EXERCISE PASSAGE
***
[squeak-dev] Falsehoods programmers believe about Smalltalk

Tue Jan 22 02:26:36 UTC 2019

Hernán Morales Durand wrote on Mon, 21 Jan 2019 18:13:45 -0300
> I have some possible myths, but I'd like to confirm or reject:
> 
> - All Smalltalk bytecode sets are stack-based VM. (?)
> - Bytecodes are always fixed-size. (?)

SOAR (Smalltalk On A RISC, now renamed as RISC-III) used a 32 bit
register based instruction set and Smalltalk sources were translated to
that. They did regret dumping bytecodes later in their project as some
things became more complicated and the increase in memory use was very
expensive at that time.

https://apps.dtic.mil/dtic/tr/fulltext/u2/a172800.pdf

SOM (Simple Object Machine) is a set of Smalltalk VMs where some of them
represent code as abstract syntax trees instead of bytecodes.

http://som-st.github.io/
http://www.hpi.uni-potsdam.de/hirschfeld/projects/som/

> - Most of the time spent by a VM is in the instruction interpreter. (actually it's in the GC right?)

That will vary from one VM to another. On page 179 of the "green book"
you can see a nice graph of the space and time used by different part of
the Apple Smalltalk (from which Squeak evolved) and on page 177 you can
find the numbers used to create the chart.

http://sdmeta.gforge.inria.fr/FreeBooks/BitsOfHistory/

10.2% of the time in the fetch loop, 16.0% in the bytecode interpreter,
39.2% in sends and returns, 22.6% in the memory management and 10% in
primitives.

Adding the first 3 numbers you get 10.2+16.0+39.2 = 65.4% in the
instruction interprter while the GC is part of the 22.6% which is the
memory management. That said, in Squeak gcc tricks really helped with
the fetch loop and the stack VM greatly reduced the send/return
overhead. So it might be the case that the GC dominates performance. Or
not - we have to measure and see.

> - You cannot serialize objects containing blocks. (IIRC one can use MessageSends)
***
TASKS TO PERFORM
1. Render this sentence from the Smalltalk forum post in Spanish: "SOM (Simple Object Machine) is a set of Smalltalk VMs where some of them represent code as abstract syntax trees instead of bytecodes."
2. Carry on the Smalltalk forum post from the point at which it stops.
The data that comes next is from a separate source.

STORED DATA
***
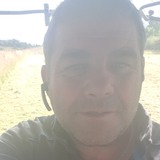 Thepeterfiqv from An Cabhan | Man | 56 years old | Gemini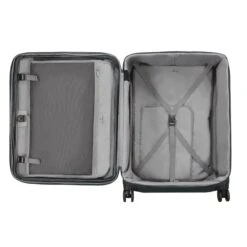 Victorinox Werks Traveler 6.0 Medium Upright -Eagle Creek || Tumi Sales Victorinox Werks Traveler 6 0 Medium Upright 3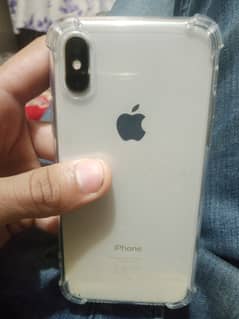 iphone x buypass 64gb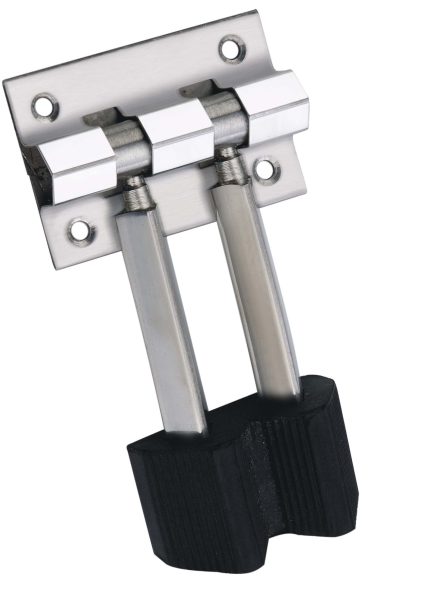 Plaza Door Stopper DIAMOND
***
ANSWERS TO THE EXERCISE
1. SOM (Simple Object Machine) es un conjunto de máquinas virtuales de Smalltalk, algunas de las cuales representan el código como árboles de sintaxis abstracta en lugar de bytecodes.

2.
Given that the image contains blocks, that can't be true. Obviously
serializing a subset of objects is a harder problem than just dumping
memory, but I consider images a proof of existence.

> - Image cannot be bootstrapped. (This is possible in ST/X and now in Pharo I think).

Little Smalltalk is a good example of taking a textual representation
and bootstrapping an image from it. GNU Smalltalk didn't even use images
the last time I looked at it. I consider Self to be a Smalltalk (just
not a Smalltalk-80) and it can start with either a snapshot (its name
for image) or with an empty world and load text files (possible because
the source to bytecode compiler is included in the VM).

> - All Smalltalks includes UI classes. (GemStone doesn't have AFAIK)

The MS-DOS port of Squeak had no GUI, just a command line prompt. That
was also the case for GNU Smalltalk and Little Smalltalk.

> .- All implementations uses direct pointers, (GST?)

The RoarVM for Squeak uses object tables. In fact, the lack of direct
pointers in early implementations is what led to the use of #become:
which complicated the adoption of direct pointers. VisualWorks has an
indirection pointer in the header - see slide 7 of

https://www.slideshare.net/esug/spur-a-new-object-representation-for-cog

> - All implementations uses green threads. (VAST? MT?)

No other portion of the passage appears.